> _Work order_
The word "with" may appear in some lines of the data; copy every such line.

> _Data for the task_
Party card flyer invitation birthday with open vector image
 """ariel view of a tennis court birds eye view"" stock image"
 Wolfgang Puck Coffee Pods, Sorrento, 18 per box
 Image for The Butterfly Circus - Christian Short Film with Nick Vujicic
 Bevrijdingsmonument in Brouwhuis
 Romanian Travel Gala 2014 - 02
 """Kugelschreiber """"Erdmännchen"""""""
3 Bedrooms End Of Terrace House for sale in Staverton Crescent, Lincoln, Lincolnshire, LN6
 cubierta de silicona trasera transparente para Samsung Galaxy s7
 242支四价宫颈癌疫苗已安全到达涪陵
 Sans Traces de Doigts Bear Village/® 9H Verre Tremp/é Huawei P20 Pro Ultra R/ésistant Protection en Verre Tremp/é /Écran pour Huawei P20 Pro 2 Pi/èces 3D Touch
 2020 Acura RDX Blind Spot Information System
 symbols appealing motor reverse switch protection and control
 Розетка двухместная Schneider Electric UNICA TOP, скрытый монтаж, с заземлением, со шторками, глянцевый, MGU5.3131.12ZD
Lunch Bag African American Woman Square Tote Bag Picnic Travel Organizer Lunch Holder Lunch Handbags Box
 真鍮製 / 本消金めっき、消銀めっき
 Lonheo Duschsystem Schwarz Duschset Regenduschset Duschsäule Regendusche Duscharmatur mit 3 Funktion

> _Output for this task_
Party card flyer invitation birthday with open vector image
 Image for The Butterfly Circus - Christian Short Film with Nick Vujicic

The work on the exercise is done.